Lite-HRNet: A Lightweight High-Resolution Network
Introduction
Pose estimation task with Lite-HRNet model.
Prerequisites
- Python 3.6 or above
- PyTorch 1.3 or above
- CUDA 9.2 or above
- GCC 5+
Important: Please note that CUDA training is not supported in Kneron docker. You are expected to use your own GPUs and have correct cuda version installed.
Installation
For installing Pytorch, you have to check your CUDA version and select the correct Pytorch version.

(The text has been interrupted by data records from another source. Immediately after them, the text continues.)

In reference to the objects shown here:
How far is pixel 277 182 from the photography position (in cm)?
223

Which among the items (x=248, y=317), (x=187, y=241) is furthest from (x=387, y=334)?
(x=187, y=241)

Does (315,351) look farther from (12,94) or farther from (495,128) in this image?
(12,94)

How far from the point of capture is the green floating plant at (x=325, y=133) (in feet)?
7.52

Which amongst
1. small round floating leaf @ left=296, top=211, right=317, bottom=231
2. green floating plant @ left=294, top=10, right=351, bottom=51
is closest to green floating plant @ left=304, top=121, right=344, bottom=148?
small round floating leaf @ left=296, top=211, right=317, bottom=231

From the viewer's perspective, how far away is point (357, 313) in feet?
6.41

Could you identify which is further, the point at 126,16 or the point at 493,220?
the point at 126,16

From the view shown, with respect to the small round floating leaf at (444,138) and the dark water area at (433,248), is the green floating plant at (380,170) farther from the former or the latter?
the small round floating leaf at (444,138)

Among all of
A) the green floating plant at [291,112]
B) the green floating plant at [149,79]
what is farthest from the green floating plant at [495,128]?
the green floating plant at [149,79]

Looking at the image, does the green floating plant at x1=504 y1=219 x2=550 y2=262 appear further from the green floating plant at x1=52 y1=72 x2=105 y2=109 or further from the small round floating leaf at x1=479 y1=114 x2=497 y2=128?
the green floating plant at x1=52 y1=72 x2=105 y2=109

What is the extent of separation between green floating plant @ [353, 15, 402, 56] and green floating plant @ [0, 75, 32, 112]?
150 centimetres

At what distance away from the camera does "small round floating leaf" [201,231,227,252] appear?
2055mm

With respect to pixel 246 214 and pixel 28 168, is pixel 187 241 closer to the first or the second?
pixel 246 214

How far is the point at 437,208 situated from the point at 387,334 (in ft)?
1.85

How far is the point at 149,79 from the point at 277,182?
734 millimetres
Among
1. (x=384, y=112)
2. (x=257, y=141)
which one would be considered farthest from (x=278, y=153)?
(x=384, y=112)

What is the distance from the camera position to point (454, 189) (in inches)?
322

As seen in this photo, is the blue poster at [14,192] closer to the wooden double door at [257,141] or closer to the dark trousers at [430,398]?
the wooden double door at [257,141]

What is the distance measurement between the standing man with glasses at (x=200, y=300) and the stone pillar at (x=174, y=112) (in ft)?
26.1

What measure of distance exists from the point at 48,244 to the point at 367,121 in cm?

You can check your CUDA version by executing nvidia-smi
in your terminal. For example, install Pytorch 1.7.0 with CUDA 11.0:
$ conda install pytorch==1.7.0 torchvision==0.8.0 torchaudio==0.7.0 cudatoolkit=11.0 -c pytorch
Install all necessary packages in the requirements.txt
:
$ pip install -r requirements.txt
Install mmcv with the version 1.3.3:
$ pip install mmcv-full==1.3.3 -f https://download.openmmlab.com/mmcv/dist/{cu_version}/{torch_version}/index.html
Replace {cu_version}
and {torch_version}
in the url to your desired versions. For example, to install mmcv-full==1.3.3 with CUDA 10.2 and PyTorch 1.6.0, use the following command:
pip install mmcv-full==1.3.3 -f https://download.openmmlab.com/mmcv/dist/cu102/torch1.6.0/index.html
See here for different versions of MMCV compatible to different PyTorch and CUDA versions.
Important: You need to run pip uninstall mmcv
first if you have mmcv installed. If mmcv and mmcv-full are both installed, there will be ModuleNotFoundError
.
Dataset & Preparation
It is recommended to symlink the dataset root to litehrnet/data
. To create symlink, run:
ln -s source_file symbolic_link
Replace source_file
with the name of the existing file for which you want to create the symbolic link and symbolic_link
with the name of the symbolic link.
If your folder structure is different, you may need to change the corresponding paths in config files.
For COCO data, please download from COCO download, 2017 Train/Val is needed for COCO keypoints training and validation.
HRNet-Human-Pose-Estimation provides person detection result of COCO val2017 to reproduce the multi-person pose estimation results. Please download from OneDrive
Download and extract them under litehrnet/data
, and make them look like this:
lite_hrnet
├── configs
├── models
├── tools
`── data
│── coco
│-- annotations
│ │-- person_keypoints_train2017.json
│ |-- person_keypoints_val2017.json
|-- person_detection_results
| |-- COCO_val2017_detections_AP_H_56_person.json
│-- train2017
│ │-- 000000000009.jpg
│ │-- 000000000025.jpg
│ │-- 000000000030.jpg
│ │-- ...
`-- val2017
│-- 000000000139.jpg
│-- 000000000285.jpg
│-- 000000000632.jpg
│-- ...
For MPII data, please download from MPII Human Pose Dataset.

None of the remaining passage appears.